Aralarında Kimler Yok ki?
Otto von Bolschwing, Eichmann’ın çok yakını ve akıl
hocasıdır. Ünlü “son çözüm”ün[4] mimarı olan suçlu, Avrupa’da CIA ajanı olarak
yıllarca çalışır.
Aleksandras Lileikis üst düzey bir Nazi işbirlikçisidir.
Litvanya’da altmış bin Yahudinin katliamına karışmış ve Gestapo ile işbirliği
yapmış bir suçludur. CIA 1952’de Lileikis’i yüksek maaşla işe alır, Doğu
Almanya’da rejime karşı casus olarak istihdam eder ve dört yıl sonra ABD’ye göç
izni verir. Lileikis 40 yıl ABD’de yaşamıştır.

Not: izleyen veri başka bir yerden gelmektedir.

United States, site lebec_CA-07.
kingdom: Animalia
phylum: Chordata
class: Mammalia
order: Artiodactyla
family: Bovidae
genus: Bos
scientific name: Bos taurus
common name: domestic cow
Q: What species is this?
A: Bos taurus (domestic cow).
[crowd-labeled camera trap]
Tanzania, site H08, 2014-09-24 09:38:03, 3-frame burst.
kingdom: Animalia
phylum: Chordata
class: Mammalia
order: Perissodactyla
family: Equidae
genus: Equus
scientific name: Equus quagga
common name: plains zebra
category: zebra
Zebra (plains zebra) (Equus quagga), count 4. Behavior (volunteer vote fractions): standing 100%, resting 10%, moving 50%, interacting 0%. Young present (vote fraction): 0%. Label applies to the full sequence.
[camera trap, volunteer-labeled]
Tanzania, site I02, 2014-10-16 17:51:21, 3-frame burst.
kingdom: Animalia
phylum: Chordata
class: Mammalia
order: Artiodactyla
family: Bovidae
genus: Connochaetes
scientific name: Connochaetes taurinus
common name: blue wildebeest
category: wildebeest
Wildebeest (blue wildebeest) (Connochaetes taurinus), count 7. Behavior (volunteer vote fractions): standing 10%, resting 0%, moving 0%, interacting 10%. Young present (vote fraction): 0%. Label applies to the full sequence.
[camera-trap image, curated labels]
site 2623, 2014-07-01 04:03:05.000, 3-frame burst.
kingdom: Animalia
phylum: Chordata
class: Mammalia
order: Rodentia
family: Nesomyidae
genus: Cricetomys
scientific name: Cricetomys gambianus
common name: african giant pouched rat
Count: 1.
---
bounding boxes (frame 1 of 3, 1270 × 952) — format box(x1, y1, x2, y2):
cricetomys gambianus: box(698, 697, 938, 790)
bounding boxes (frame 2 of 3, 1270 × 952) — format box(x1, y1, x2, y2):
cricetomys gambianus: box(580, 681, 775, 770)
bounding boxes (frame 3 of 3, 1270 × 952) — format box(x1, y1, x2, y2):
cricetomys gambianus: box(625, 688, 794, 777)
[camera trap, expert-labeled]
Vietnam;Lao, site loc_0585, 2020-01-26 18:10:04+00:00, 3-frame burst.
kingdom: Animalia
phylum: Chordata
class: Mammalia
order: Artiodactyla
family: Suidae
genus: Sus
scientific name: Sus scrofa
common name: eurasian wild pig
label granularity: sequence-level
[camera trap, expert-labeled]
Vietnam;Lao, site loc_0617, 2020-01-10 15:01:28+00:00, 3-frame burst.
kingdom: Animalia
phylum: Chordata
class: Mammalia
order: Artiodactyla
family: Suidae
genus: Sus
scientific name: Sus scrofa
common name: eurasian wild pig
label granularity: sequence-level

Wernher Von Braun ABD’ye roket timi, kimyasal silah
üreticileri ve denizaltı mühendisleri ile birlikte gelir. Von Braun’un timinin
Mittelwerx kompleksinde tutukluları ölene dek çalıştırdıkları, 20 binden fazla
tutuklunun havasızlık ve açlıktan ölümüne neden oldukları, tutuklulara
inanılmaz işkenceler yaptıkları, çocukları öldürdükleri CIA tarafından
bilinmektedir. Wernher’le birlikte bu suçları işleyen birçok Nazi Ohio’da bir
ordu üssünde hemen işe alınırlar.
Kurt Blome, Sarin sinir gazını Auchswitz’de mahkūmlar
üzerinde deneyen doktordur. Arkadaşı Dr. Eugene von Haagen ile 1930’larda Nazi
biyolojik silah biriminin başında görev yaptıkları sırada biyolojik silahları
kamplarda tutuklularda denemişlerdir. Dr. Eugene von Haagen beş yıl ABD
hükümeti için çalışır. Blome ise tutuklanır ve Nürnberg’de tıbbi savaş suçları
nedeniyle yargılanır. Ne var ki, sorgu boyunca ABD ordusu ve istihbaratı onu
suçlayacak sorgu tutanaklarını saklar ve mahkemeye teslim etmez.ez. Blome
beraat eder. ABD istihbaratı 1954’de serbest kalan Blome ile görüşmek için
Almanya’ya gider. Blome onlara bir biyolojik silah araştırmacı listesi verir.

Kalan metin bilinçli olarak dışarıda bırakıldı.